Sarah Palin’s rhetoric was nonsense, but look at what’s happening now
It was, of course, abject nonsense. But now, after a conservative U.S. Supreme Court overturned Roe v. Wade, look at what’s happening with life-or-death health care matters women are facing in red states that reverted to draconian abortion bans.
Before the Texas Supreme Court issued its ruling Monday, Cox had left the state to get the procedure her doctors deemed medically necessary. The mother of two was in her 21st week of pregnancy, and her fetus had been diagnosed with trisomy 18, a rare genetic disorder that almost always results in miscarriage or stillbirth.
A complaint filed on Cox’s behalf by the Center for Reproductive Rights said doctors told her that “her pregnancy may not survive to birth, and, if it does, her baby would be stillborn or survive for only minutes, hours, or days.”
Also, according to the complaint, “because Ms.
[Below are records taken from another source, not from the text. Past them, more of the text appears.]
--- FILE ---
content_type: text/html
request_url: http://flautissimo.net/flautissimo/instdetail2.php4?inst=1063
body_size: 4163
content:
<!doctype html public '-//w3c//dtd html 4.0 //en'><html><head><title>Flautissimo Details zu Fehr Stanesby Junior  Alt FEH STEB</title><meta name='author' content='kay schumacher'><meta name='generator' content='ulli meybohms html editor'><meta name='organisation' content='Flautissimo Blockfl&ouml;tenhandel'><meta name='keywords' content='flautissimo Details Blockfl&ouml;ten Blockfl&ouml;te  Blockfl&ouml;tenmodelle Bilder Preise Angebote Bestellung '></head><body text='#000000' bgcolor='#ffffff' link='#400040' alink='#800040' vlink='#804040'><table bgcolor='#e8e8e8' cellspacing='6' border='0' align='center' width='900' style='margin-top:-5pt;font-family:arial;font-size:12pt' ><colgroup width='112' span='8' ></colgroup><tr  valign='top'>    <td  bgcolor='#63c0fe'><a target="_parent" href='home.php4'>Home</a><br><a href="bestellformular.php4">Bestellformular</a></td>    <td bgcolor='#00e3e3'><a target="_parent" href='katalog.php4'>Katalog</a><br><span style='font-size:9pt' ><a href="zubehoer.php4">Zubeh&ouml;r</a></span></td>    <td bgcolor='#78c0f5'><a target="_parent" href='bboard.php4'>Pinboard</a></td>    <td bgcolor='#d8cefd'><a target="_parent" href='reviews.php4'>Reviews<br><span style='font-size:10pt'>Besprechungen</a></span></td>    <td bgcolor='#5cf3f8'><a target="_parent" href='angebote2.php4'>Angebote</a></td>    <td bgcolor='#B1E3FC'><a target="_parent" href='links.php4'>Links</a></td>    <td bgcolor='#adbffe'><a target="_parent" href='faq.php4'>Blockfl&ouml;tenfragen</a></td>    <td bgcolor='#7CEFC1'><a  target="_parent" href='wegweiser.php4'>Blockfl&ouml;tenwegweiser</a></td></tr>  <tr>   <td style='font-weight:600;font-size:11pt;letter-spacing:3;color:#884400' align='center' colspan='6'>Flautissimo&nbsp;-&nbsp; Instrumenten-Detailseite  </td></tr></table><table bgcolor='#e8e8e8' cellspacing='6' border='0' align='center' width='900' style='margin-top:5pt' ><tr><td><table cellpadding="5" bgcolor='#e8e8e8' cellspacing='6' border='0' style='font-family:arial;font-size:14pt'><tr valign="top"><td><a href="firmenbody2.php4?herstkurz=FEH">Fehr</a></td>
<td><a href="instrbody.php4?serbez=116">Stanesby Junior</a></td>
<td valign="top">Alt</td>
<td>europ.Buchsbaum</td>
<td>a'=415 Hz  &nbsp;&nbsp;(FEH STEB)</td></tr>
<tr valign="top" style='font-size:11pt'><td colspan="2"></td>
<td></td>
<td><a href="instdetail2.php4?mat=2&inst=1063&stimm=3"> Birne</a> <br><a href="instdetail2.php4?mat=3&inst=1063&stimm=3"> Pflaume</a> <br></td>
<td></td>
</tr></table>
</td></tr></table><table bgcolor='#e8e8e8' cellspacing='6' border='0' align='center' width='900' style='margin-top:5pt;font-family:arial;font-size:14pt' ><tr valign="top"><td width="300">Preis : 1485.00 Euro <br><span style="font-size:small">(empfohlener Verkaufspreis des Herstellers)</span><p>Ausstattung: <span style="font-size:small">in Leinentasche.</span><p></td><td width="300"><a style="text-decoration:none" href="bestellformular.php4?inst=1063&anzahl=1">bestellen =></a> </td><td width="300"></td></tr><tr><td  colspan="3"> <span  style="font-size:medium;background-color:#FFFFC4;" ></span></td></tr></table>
Cox has had two prior cesarean surgeries (‘C-sections’), continuing the pregnancy puts her at high risk for severe complications threatening her life and future fertility, including uterine rupture and hysterectomy.”
Kate Cox was able to go out state for an abortion procedure. Many can’t.
If Cox didn’t have the resources and ability to travel to a state that allows abortions, her health – possibly even her life – would have been at risk. There will be women in Texas and other states with similar harsh abortion laws who will not have those resources, and they will be stuck with whatever decision gets handed down.
Their health, their lives, may well be in the hands of a group of judges with no medical training. In 2009, Palin bemoaned the idea of people who aren’t doctors making “decisions affecting life or death health-care matters.”
So let’s use the name that Palin and Co. concocted to fearmonger 14 years ago and apply it to something actually happening. You wanted to talk about death panels, Republicans? You’ve got ‘em.
But this time they’re terrifyingly real.